>> Begin DATA SHOWN

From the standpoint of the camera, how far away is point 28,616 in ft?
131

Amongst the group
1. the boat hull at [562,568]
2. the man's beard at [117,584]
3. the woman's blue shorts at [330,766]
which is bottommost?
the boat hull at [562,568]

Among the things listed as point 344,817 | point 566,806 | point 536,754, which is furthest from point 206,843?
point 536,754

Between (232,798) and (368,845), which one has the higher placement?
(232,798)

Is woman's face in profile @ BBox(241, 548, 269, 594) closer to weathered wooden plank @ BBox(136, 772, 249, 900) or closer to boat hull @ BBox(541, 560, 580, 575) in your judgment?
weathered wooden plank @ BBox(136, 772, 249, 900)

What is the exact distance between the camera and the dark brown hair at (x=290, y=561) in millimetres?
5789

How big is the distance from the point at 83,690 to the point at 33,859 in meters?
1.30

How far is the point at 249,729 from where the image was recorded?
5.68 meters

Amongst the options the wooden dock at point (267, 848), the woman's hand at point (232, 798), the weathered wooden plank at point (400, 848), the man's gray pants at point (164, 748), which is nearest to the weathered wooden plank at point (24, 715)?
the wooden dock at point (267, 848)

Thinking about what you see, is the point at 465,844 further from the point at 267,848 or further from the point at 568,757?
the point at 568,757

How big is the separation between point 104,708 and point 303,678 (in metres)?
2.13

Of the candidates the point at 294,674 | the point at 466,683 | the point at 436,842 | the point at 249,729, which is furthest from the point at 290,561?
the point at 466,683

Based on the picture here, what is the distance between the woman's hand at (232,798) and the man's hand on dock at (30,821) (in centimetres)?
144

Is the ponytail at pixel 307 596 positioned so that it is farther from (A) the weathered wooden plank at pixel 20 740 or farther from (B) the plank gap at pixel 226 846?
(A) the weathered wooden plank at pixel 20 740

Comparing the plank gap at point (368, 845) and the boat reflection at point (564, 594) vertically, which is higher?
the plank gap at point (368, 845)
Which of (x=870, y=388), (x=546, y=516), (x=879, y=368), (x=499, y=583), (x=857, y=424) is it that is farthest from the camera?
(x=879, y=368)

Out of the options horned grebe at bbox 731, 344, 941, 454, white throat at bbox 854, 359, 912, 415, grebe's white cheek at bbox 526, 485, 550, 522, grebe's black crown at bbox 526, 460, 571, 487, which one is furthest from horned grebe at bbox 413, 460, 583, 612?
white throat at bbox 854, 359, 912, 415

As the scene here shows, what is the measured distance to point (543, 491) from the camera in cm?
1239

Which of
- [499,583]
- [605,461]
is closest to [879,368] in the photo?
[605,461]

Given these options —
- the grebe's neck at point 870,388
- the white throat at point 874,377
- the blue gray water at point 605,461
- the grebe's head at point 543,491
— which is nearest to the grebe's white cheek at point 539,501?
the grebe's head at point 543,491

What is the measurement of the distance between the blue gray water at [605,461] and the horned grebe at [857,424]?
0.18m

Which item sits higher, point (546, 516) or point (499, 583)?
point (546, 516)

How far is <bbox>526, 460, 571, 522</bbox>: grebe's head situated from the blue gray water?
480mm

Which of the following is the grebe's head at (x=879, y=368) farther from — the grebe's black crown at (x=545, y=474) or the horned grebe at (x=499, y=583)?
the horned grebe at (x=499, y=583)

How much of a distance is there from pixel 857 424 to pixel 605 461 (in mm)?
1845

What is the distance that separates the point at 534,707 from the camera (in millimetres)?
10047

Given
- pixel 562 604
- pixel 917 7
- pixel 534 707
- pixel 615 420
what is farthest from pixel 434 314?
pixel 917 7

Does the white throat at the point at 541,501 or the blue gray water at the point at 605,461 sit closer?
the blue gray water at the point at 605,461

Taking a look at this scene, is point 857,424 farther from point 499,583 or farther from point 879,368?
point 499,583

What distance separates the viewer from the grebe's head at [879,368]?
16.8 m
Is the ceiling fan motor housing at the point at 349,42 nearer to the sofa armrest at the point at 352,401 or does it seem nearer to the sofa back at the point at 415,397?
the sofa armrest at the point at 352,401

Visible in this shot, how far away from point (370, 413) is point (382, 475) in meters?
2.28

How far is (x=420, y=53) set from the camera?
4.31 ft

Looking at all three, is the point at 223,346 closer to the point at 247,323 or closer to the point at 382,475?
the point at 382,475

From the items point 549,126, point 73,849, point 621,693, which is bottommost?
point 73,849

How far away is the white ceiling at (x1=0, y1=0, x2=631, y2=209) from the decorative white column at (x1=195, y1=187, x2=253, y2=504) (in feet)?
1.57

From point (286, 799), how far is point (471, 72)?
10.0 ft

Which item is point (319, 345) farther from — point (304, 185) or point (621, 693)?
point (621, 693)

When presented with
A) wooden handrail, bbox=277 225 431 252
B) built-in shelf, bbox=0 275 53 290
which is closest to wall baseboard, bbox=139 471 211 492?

>> End DATA SHOWN

▶ **REQUEST**
Nothing in the data may differ; print all of it exactly as written.

▶ **COMPLETE ANSWER**
From the standpoint of the camera, how far away is point 28,616 in ft?
131

Amongst the group
1. the boat hull at [562,568]
2. the man's beard at [117,584]
3. the woman's blue shorts at [330,766]
which is bottommost?
the boat hull at [562,568]

Among the things listed as point 344,817 | point 566,806 | point 536,754, which is furthest from point 206,843?
point 536,754

Between (232,798) and (368,845), which one has the higher placement?
(232,798)

Is woman's face in profile @ BBox(241, 548, 269, 594) closer to weathered wooden plank @ BBox(136, 772, 249, 900) or closer to boat hull @ BBox(541, 560, 580, 575) in your judgment?
weathered wooden plank @ BBox(136, 772, 249, 900)

What is the exact distance between the camera and the dark brown hair at (x=290, y=561) in millimetres?
5789

How big is the distance from the point at 83,690 to the point at 33,859 in meters?
1.30

How far is the point at 249,729 from where the image was recorded?
5.68 meters

Amongst the options the wooden dock at point (267, 848), the woman's hand at point (232, 798), the weathered wooden plank at point (400, 848), the man's gray pants at point (164, 748), which is nearest to the weathered wooden plank at point (24, 715)?
the wooden dock at point (267, 848)

Thinking about what you see, is the point at 465,844 further from the point at 267,848 or further from the point at 568,757?
the point at 568,757

How big is the separation between point 104,708 and point 303,678 (in metres)?
2.13

Of the candidates the point at 294,674 | the point at 466,683 | the point at 436,842 | the point at 249,729, which is furthest from the point at 290,561?
the point at 466,683

Based on the picture here, what is the distance between the woman's hand at (232,798) and the man's hand on dock at (30,821) (in centimetres)?
144

Is the ponytail at pixel 307 596 positioned so that it is farther from (A) the weathered wooden plank at pixel 20 740 or farther from (B) the plank gap at pixel 226 846?
(A) the weathered wooden plank at pixel 20 740

Comparing the plank gap at point (368, 845) and the boat reflection at point (564, 594) vertically, which is higher?
the plank gap at point (368, 845)
Which of (x=870, y=388), (x=546, y=516), (x=879, y=368), (x=499, y=583), (x=857, y=424) is it that is farthest from the camera?
(x=879, y=368)

Out of the options horned grebe at bbox 731, 344, 941, 454, white throat at bbox 854, 359, 912, 415, grebe's white cheek at bbox 526, 485, 550, 522, grebe's black crown at bbox 526, 460, 571, 487, which one is furthest from horned grebe at bbox 413, 460, 583, 612?
white throat at bbox 854, 359, 912, 415

As the scene here shows, what is the measured distance to point (543, 491) from the camera in cm?
1239

Which of
- [499,583]
- [605,461]
is closest to [879,368] in the photo?
[605,461]

Given these options —
- the grebe's neck at point 870,388
- the white throat at point 874,377
- the blue gray water at point 605,461
- the grebe's head at point 543,491
— which is nearest to the grebe's white cheek at point 539,501?
the grebe's head at point 543,491

What is the measurement of the distance between the blue gray water at [605,461] and the horned grebe at [857,424]?
0.18m

Which item sits higher, point (546, 516) or point (499, 583)?
point (546, 516)

How far is <bbox>526, 460, 571, 522</bbox>: grebe's head situated from the blue gray water?
480mm

Which of the following is the grebe's head at (x=879, y=368) farther from — the grebe's black crown at (x=545, y=474) or the horned grebe at (x=499, y=583)?
the horned grebe at (x=499, y=583)

How much of a distance is there from pixel 857 424 to pixel 605 461 (in mm)?
1845

What is the distance that separates the point at 534,707 from the camera (in millimetres)?
10047

Given
- pixel 562 604
- pixel 917 7
- pixel 534 707
- pixel 615 420
what is farthest from pixel 434 314?
pixel 917 7

Does the white throat at the point at 541,501 or the blue gray water at the point at 605,461 sit closer?
the blue gray water at the point at 605,461

Taking a look at this scene, is point 857,424 farther from point 499,583 or farther from point 879,368?
point 499,583

What distance separates the viewer from the grebe's head at [879,368]?
16.8 m
Is the ceiling fan motor housing at the point at 349,42 nearer to the sofa armrest at the point at 352,401 or does it seem nearer to the sofa back at the point at 415,397?
the sofa armrest at the point at 352,401

Visible in this shot, how far away from point (370, 413) is point (382, 475) in meters?
2.28

How far is (x=420, y=53) set from the camera?
4.31 ft

Looking at all three, is the point at 223,346 closer to the point at 247,323 or closer to the point at 382,475?
the point at 382,475

From the items point 549,126, point 73,849, point 621,693, which is bottommost?
point 73,849

How far away is the white ceiling at (x1=0, y1=0, x2=631, y2=209) from the decorative white column at (x1=195, y1=187, x2=253, y2=504) (in feet)?
1.57

From point (286, 799), how far is point (471, 72)?
10.0 ft

Which item is point (319, 345) farther from — point (304, 185) or point (621, 693)?
point (621, 693)

When presented with
A) wooden handrail, bbox=277 225 431 252
B) built-in shelf, bbox=0 275 53 290
which is closest to wall baseboard, bbox=139 471 211 492?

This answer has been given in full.